• 作業内容:
A - 安保についての文章で引用されているマキアベリの言葉によると、コンスタンティノポリスのある皇帝がギリシャに導き入れたのは何ですか。
B - 安保についての文章の「このように、日本とアメリカが」から始めて「幻想が根本にあるからだろう。」までを、「小泉首相」を「当時の首相」に置き換えて書き直してください。
C - 安保についての文章を、最後の文の後から続けて書いてください。

• ページ抜粋:
従属の論理はどのように形成されたのか 《安保幻想》と《吉田神話》日本外交の論理を歴史から見直す。

従属の論理はどのように形成されたのか 《安保幻想》と《吉田神話》日本外交の論理を歴史から見直す。

★前衛2002年5月号 「特集 安保発効50年」

★前衛2002年5月号「従属の論理はどのように形成されたのか」 <安保幻想>と<吉田神話>日本外交の論理を歴史から見直す中部大学教授三浦陽一氏論文をご本人のご許可のもと、 掲載させていただきました。★

「外国の軍隊はこれを招きいれた側に必ず災いを与える。なぜなら、外国軍が負けるとあなたは滅びるし、勝てば勝ったで、 あなたは外国援軍の虜(とりこ)になるからである。コンスタンティノポリスのある皇帝は、周辺の国に対抗するためにトルコ兵一万人をギリシャに導き入れた。 しかしこの外国の兵は戦争が終わっても去ろうとしなかった。外国援軍の兵士は外国の王に忠誠を誓っている。異教徒に対するギリシャの隷属はここにはじまる」
(マキアベリ『君主論』)

 アメリカ同時多発テロ事件を契機に、日本は戦時派兵国になった。「正義」を口実に戦争をするーそれは、いわば「日本のアメリカ化」と言えよう。 逆に、「アメリカの日本化」を指摘する識者もいる。アメリカでは、テロ対策と称してアラブ系移民を不当に逮捕したり、 イスラム教徒にいやがらせをする事件が起こっている。戦争に協力的でない人を弾圧し、「非国民」と呼んだ戦前の日本に似ているからである。

 このように、日本とアメリカがある種の一体化をとげていくなかで、経済を見れば、日本の状況は悪く、アメリカ経済とは非対称なところがある。 日本の現状と将来をどう読み解けばいいのだろう。日本の針路がますます不透明だと感じている人は多いだろう。そうさせている根本要因に、安保体制がある。

 日本の軍事・経済・政治をアメリカに追随させるための仕組みである安保。それを「なんとなく」肯定したり、当然の前提とさえ考える傾向は、じつに根深い。 私が接している学生たちのかなりの部分が、「米軍基地がなかったら日本は危険にさらされる」 「もしアメリカの保護がなかったら、もっと軍事費が必要になり、戦後の経済成長はなかっただろう」などと語る。

 わが国の小泉政権は「改革」をくり返し口にする。「改革と言う以上、何を矛盾と考え、どう変えようというのかが問題になるが、小泉首相には、 アメリカとの関係で日本がかかえている深刻な矛盾が全く見えていないようである。

 アメリカでのテロ事件の後の日本政府の対応は、まったくのアメリカ追随であり、昨年夏の沖縄での海兵隊員による女性への暴行事件についても、 小泉首相は一言もアメリカに抗議をしなかった。なぜ、アメリカとの矛盾が見えないのか。アメリカは日本を守ってくれているという意識―幻想が根本にあるからだろう。

• 元データ:
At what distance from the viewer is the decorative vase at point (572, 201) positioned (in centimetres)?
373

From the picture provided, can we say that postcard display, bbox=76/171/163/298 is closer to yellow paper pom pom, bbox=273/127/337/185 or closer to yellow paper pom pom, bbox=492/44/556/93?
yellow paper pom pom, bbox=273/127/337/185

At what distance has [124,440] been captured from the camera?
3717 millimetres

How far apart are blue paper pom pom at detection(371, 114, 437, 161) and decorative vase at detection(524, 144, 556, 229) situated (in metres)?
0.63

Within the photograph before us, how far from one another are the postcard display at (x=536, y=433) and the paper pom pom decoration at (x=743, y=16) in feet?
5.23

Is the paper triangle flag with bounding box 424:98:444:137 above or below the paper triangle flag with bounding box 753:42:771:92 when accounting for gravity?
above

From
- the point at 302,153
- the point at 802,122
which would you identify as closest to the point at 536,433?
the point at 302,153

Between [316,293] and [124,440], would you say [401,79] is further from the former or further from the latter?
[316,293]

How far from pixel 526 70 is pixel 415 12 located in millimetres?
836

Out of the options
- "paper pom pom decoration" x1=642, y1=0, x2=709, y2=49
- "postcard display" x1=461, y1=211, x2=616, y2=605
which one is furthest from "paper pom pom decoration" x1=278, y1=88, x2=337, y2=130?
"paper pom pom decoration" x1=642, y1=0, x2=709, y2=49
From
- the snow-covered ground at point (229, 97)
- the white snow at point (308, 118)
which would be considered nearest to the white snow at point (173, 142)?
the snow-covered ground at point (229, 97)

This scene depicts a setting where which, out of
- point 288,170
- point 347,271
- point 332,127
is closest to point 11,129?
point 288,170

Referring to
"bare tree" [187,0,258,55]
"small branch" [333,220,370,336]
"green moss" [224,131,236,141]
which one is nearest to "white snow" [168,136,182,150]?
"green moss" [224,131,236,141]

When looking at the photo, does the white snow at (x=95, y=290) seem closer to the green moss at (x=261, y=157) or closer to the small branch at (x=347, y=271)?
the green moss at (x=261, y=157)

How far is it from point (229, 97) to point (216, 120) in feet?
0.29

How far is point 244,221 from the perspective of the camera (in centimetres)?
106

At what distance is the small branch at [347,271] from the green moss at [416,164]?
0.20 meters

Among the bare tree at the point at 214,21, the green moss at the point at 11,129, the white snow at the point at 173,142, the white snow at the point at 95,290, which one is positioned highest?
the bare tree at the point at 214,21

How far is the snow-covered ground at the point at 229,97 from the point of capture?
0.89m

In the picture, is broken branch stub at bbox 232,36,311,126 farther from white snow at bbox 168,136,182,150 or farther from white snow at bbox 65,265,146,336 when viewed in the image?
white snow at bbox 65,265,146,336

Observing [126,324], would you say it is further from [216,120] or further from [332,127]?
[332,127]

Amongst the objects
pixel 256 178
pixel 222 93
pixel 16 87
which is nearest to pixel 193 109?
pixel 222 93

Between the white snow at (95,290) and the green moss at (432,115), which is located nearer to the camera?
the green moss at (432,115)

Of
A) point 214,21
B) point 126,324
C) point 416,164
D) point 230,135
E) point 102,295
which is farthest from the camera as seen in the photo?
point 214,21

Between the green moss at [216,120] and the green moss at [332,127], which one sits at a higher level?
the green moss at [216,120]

• 解答:
A - トルコ兵一万人です。

B -
このように、日本とアメリカがある種の一体化をとげていくなかで、経済を見れば、日本の状況は悪く、アメリカ経済とは非対称なところがある。 日本の現状と将来をどう読み解けばいいのだろう。日本の針路がますます不透明だと感じている人は多いだろう。そうさせている根本要因に、安保体制がある。

 日本の軍事・経済・政治をアメリカに追随させるための仕組みである安保。それを「なんとなく」肯定したり、当然の前提とさえ考える傾向は、じつに根深い。 私が接している学生たちのかなりの部分が、「米軍基地がなかったら日本は危険にさらされる」 「もしアメリカの保護がなかったら、もっと軍事費が必要になり、戦後の経済成長はなかっただろう」などと語る。

 わが国の小泉政権は「改革」をくり返し口にする。「改革と言う以上、何を矛盾と考え、どう変えようというのかが問題になるが、当時の首相には、 アメリカとの関係で日本がかかえている深刻な矛盾が全く見えていないようである。

 アメリカでのテロ事件の後の日本政府の対応は、まったくのアメリカ追随であり、昨年夏の沖縄での海兵隊員による女性への暴行事件についても、 当時の首相は一言もアメリカに抗議をしなかった。なぜ、アメリカとの矛盾が見えないのか。アメリカは日本を守ってくれているという意識―幻想が根本にあるからだろう。

C -
 安保体制は日本の針路を規定している最大の《からくり》である。それが認識できない政権や国民は、安保を漫然と容認しつづける。 この《からくり》がどのように形成されたのか、安保で「アメリカが守ってくれる」という意識のどこが幻想に過ぎないのか。 それを明らかにすることが本稿の目的である。


一、 日本国憲法のシナリオ


 いまの日本は、戦争国家アメリカに似てきただけでなく、戦前の日本にも似ているところがある。不況、財政破綻、失業増加。そして外交面では、 右翼教科書容認や首相の靖国参拝など、国際世論を逆なでする政府の行動、それに対するアジア諸国などの国際「圧力」、 そしてそうした「圧力」に対する日本の一部の反発といった悪循環がある。

 私自身は、海外で起こった戦争に、無節操に引きずりこまれていると言う点でも似ていると感じている。 戦前以来、日本政府は海外での戦争発生を漫然と傍観し、やがてみずから戦争に参加していくという日和見傾向をもっている。

 しかし、過去との大きな違いもある。戦前は「満州」など日本の外で日本の兵隊が戦争を起こし、それに政府と国民が引きずられていったが、 いまはアメリカが海外で起こす戦争に日本が引きずりこまれていることである。

 いまや日本が戦争に引きずりこまれる最大の原因は安保にあるが、安保のこうした危険性が国民によく理解されているとは言えない。 そしてもうひとつ、戦前との大きな違いは、安保の対極にあるものとして、われわれが日本国憲法をもっていることである。 憲法の立場に立つとき、安保の危険性はくっきりと見えてくる。


《軍隊のないことを起点に新国家を構築した憲法》


 ここで憲法について詳論する紙数はないが、次の点にだけはふれておきたい。それは、日本国憲法の支柱というか、出発点は第9条であるということだ。 日本国憲法は、軍隊をなくせばどんな国ができるかという視点から、まさに全体が構成されていると言っても過言ではない。

 まず、21条の表現の自由、22条の居住・移転・職業選択の自由、23条の学問の自由などなど、多数列挙された国民の権利には、「公共の福祉」(13条) による制限は当然として、ほかにはほとんど何の制限も記されていない。

 これは、戦前とちがって軍隊がなく、それゆえ国家機密の多くを占めるといわれる軍事機密がほとんどないからこそ可能であったと見ることができる。 国民に隠すべき軍事機密や戦争計画を国家がもたない以上、国民に大幅な自由を認めても支障がないからである。

 41条の、国会が国権の唯一最高の機関だという規定も、軍隊がないからこそかけた文章であり、その実現も軍隊がないからこそ保障できるのだといえる。

 なぜか。それは、中南米やアジアなど多くの国の例を見ればわかる。議会や選挙で決めたことが、軍隊によるクーデターや内乱で転覆するという歴史が 繰りかえされている。つまり9条は、民主主義の最大の保障でもある。また、軍隊がないことによる経済効果もある。 25条にいう、健康で文化的な最低限度の生活を営む権利も、9条が出発点である。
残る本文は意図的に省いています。